▸ Extracted material:

○ ○ ○ ○ ○

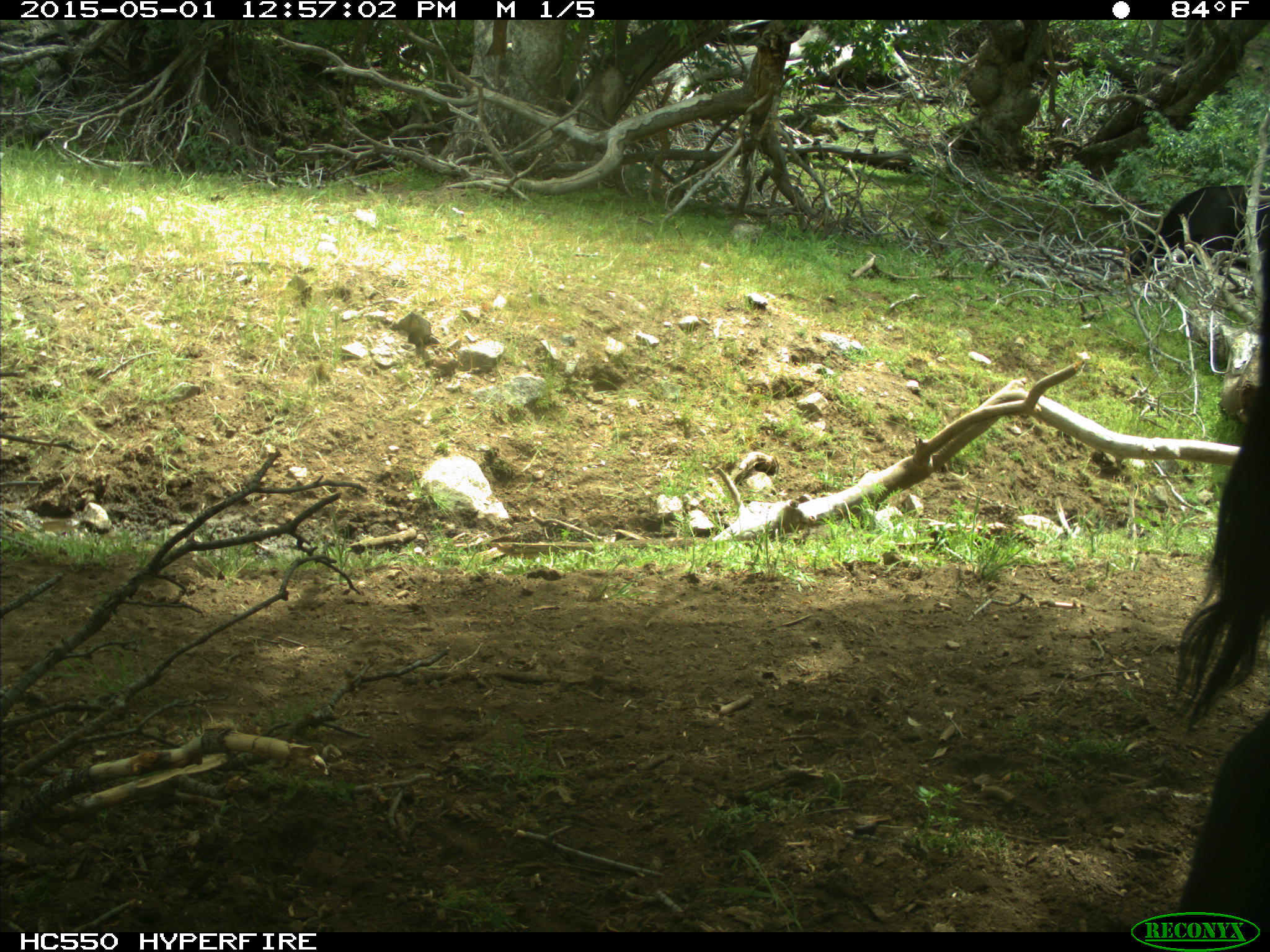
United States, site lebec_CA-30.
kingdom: Animalia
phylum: Chordata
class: Mammalia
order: Artiodactyla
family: Bovidae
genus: Bos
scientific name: Bos taurus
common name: domestic cow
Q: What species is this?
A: Bos taurus (domestic cow).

○ ○ ○ ○ ○

▸ Aim of the exercise: Could you give back the full listing word for word, leaving out the images?

▸ Expected answer:
United States, site lebec_CA-30.
kingdom: Animalia
phylum: Chordata
class: Mammalia
order: Artiodactyla
family: Bovidae
genus: Bos
scientific name: Bos taurus
common name: domestic cow
Q: What species is this?
A: Bos taurus (domestic cow).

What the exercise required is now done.